Spiritüel ego nedir diye düşündüm bugün. Durup dururken gelmedi tabiki aklıma. Yoga yapayım dedim ve yoga hocası aklıma geldi. Eskiden derslerine katıldığım bir hocaydı. Fakat artık Youtube'dan takip ediyordum. Onun da spiritüel egosu oluşmuş gibi geldi bana. Ve içimden dedim ki: İnsanlar egolarını dizginlemeye çalışırken bambaşka bir egonun kurbanı olabiliyorlar ne tuhaf!


Spiritüel ego nedir diye araştırınca egoyu düşünmeye başladım. Aslında bizi nasıl da sınırlıyordu. Maalesef kurtulmak mümkün de değil egodan. Günlük hayatta "egosuz" diye cümle içinde kullanıyoruz ama işin aslı egoyu tanımak. Yani nefsini yenmek değil nefsini bilmekmiş esas olan. Ve nefsini bilen Rabbini de bilirmiş.
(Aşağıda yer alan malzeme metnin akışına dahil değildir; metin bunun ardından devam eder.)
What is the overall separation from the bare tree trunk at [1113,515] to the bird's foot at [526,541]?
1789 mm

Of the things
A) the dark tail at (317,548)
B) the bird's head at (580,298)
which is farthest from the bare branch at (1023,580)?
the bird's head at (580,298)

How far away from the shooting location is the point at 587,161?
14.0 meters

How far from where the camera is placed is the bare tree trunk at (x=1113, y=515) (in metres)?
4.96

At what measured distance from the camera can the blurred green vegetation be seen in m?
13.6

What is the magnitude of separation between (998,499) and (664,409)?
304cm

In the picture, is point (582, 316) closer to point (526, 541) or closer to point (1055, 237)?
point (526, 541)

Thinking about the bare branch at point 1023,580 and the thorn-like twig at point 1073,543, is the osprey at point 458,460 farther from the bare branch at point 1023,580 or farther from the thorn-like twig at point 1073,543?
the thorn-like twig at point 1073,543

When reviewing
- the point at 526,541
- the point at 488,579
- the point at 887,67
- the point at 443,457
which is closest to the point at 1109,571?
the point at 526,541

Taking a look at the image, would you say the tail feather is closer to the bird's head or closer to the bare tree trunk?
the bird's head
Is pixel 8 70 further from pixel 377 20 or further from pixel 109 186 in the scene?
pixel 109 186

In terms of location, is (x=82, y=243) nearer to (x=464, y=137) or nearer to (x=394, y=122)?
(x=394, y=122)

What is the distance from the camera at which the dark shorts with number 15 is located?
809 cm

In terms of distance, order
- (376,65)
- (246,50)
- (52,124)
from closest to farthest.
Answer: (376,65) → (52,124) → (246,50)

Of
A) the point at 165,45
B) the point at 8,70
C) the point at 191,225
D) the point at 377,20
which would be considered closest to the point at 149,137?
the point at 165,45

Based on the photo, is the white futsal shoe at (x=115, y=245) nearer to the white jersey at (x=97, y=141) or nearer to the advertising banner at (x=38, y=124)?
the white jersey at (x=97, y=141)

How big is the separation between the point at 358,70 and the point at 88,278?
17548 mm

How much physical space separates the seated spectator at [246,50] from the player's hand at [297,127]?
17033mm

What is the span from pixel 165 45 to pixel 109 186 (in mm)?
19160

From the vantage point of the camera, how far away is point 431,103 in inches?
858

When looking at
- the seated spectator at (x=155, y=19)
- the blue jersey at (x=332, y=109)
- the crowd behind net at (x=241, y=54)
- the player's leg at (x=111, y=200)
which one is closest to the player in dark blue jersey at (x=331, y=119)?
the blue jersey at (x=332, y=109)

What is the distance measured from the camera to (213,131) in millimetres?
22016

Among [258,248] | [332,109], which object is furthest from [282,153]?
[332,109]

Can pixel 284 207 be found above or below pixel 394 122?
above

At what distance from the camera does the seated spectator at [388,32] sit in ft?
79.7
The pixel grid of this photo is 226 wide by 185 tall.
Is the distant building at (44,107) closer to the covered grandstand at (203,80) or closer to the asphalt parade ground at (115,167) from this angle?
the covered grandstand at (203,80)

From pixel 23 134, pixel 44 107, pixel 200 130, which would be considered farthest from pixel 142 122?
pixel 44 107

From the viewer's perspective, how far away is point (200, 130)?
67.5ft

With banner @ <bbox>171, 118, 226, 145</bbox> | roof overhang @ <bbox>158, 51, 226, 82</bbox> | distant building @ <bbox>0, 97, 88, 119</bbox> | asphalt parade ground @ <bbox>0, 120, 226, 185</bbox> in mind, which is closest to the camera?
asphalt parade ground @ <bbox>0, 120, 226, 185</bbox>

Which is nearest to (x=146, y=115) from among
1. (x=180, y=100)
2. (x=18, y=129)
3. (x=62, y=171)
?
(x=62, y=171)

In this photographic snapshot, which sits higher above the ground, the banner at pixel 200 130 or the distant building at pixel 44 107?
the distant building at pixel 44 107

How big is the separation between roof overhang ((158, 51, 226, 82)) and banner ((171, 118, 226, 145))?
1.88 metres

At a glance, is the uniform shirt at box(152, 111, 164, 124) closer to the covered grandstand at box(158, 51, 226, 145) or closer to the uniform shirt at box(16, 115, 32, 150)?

"Kendini bil" cümlesi de bunu çok iyi açıklıyor. Sokrates yıllar yıllar önce çözmüş meseleyi. Önce şunu bilmelisin aslında sen kimsin?


Bir garip Duygu'yum. Hayat yolunda. Yolumu kaybettiğimi düşünmüyorum. Zira her kayboluş, kaybediş, yenilgi veya yanlışlığın kadere dahil olduğuna inanıyorum. 


Evet kadere inanıyorum. Ama bu başka bir yazının konusu olsun. Kendini bilme çabasının bir ömür süreceği kanaatindeyim. Çok uzaktan uzaydan dünyaya baktığımızda yani neyiz ki biz? Küçük karıncalardan farkımız yok. Dertlerimiz, sevinçlerimiz, kederlerimiz, mutluluklarımız da küçücük ve geçici. Her şeyin ötesinde ölüm var. 


Bir nefes daha alırken bir şükür daha bırakmalıyız yeryüzüne. Çünkü varız. Burada, tam da burada olmayı biz seçtik ve yolculuğumuz kaldığımız yerden devam ediyor.


O zaman yaşamalı!


Tekrar görüşünceye kadar hoşçakal günlük.